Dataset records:
>> start
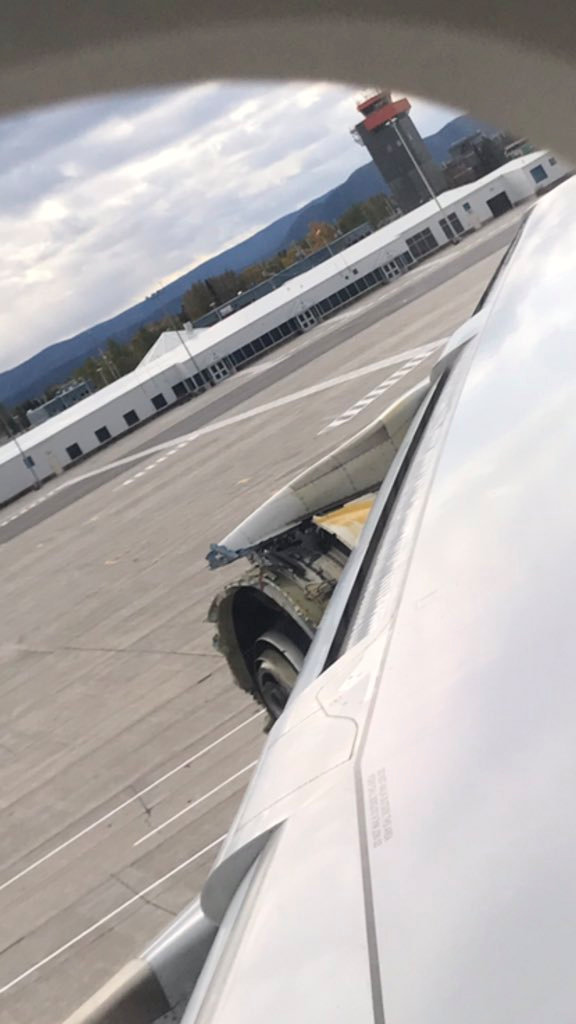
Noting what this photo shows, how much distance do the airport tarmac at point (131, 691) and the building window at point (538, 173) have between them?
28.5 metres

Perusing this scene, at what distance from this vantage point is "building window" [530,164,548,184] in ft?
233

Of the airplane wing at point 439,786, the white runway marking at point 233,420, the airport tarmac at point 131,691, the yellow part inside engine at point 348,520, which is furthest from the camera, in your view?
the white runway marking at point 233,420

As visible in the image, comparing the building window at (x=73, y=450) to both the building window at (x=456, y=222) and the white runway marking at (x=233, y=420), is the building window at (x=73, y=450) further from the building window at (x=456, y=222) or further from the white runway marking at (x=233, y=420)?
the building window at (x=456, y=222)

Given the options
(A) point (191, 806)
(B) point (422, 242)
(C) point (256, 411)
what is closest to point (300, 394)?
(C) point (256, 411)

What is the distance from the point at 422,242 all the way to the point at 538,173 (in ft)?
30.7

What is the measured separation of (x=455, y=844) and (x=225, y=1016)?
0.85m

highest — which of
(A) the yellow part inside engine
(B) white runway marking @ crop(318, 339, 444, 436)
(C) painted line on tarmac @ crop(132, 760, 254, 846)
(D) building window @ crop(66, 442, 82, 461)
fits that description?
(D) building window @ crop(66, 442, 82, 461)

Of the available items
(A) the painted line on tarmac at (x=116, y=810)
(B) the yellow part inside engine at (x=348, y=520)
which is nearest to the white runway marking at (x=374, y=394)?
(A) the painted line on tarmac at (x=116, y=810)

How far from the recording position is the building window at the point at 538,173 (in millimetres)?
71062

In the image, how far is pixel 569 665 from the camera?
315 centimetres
>> end
>> start
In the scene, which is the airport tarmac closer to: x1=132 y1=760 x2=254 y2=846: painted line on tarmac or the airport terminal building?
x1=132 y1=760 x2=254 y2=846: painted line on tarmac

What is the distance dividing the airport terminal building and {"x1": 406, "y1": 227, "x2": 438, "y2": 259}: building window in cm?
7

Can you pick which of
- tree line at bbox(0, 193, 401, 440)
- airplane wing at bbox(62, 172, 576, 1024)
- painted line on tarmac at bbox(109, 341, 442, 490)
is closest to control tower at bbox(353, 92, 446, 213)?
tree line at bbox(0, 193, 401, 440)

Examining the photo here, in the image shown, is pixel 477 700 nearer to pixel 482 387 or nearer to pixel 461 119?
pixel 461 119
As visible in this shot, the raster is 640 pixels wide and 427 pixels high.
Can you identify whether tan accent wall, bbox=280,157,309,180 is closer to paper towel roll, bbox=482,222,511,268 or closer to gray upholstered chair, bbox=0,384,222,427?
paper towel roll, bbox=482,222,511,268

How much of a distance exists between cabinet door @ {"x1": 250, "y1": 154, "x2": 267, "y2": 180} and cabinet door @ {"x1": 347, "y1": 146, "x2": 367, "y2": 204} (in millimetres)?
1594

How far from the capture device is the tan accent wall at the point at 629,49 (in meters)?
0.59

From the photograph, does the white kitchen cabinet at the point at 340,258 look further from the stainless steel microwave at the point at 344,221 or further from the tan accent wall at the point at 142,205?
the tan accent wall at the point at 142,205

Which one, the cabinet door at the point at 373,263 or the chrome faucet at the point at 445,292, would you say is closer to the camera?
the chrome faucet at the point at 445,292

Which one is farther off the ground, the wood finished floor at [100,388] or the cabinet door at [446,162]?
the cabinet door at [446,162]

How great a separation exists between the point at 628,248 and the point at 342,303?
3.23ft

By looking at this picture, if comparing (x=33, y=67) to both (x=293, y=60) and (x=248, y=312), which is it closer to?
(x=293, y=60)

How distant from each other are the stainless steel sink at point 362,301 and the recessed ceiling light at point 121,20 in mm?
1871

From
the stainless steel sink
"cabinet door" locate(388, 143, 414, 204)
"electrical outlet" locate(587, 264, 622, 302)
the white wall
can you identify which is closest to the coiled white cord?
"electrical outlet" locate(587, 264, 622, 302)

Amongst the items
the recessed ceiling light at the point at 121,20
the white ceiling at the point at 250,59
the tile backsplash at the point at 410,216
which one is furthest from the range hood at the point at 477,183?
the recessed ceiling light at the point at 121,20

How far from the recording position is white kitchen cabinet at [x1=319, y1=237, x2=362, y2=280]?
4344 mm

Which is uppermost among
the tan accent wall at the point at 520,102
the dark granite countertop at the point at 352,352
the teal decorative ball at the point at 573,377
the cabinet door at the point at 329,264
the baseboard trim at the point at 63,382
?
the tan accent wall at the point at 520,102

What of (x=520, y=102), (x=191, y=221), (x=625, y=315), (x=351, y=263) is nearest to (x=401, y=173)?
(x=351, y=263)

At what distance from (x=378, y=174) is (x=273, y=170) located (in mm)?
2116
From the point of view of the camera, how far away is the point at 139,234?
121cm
>> end
* [Written problem]: Please update the material from the line with "Noting what this" up to and including the line with "315 centimetres", putting "concrete apron" wherever "airport tarmac" appears and leaving everything else unchanged.

* [Response below]:
Noting what this photo shows, how much distance do the concrete apron at point (131, 691) and the building window at point (538, 173) have between them?
28.5 metres

Perusing this scene, at what distance from this vantage point is "building window" [530,164,548,184] in ft?
233

Of the airplane wing at point 439,786, the white runway marking at point 233,420, the concrete apron at point 131,691, the yellow part inside engine at point 348,520, which is furthest from the camera, in your view?
the white runway marking at point 233,420

As visible in the image, comparing the building window at (x=73, y=450) to both the building window at (x=456, y=222) and the white runway marking at (x=233, y=420), is the building window at (x=73, y=450) further from the building window at (x=456, y=222) or further from the white runway marking at (x=233, y=420)?
the building window at (x=456, y=222)

Given the options
(A) point (191, 806)
(B) point (422, 242)
(C) point (256, 411)
what is closest to point (300, 394)?
(C) point (256, 411)

What is the distance from the point at 422,242 all the way to the point at 538,173 (in ft)?
30.7

What is the measured separation of (x=455, y=844) and (x=225, y=1016)?
0.85m

highest — which of
(A) the yellow part inside engine
(B) white runway marking @ crop(318, 339, 444, 436)
(C) painted line on tarmac @ crop(132, 760, 254, 846)
(D) building window @ crop(66, 442, 82, 461)
fits that description?
(D) building window @ crop(66, 442, 82, 461)

Of the available items
(A) the painted line on tarmac at (x=116, y=810)
(B) the yellow part inside engine at (x=348, y=520)
which is nearest to the white runway marking at (x=374, y=394)?
(A) the painted line on tarmac at (x=116, y=810)

How far from the recording position is the building window at the point at 538,173 (in millimetres)?
71062

In the image, how far is pixel 569 665 from the camera?
315 centimetres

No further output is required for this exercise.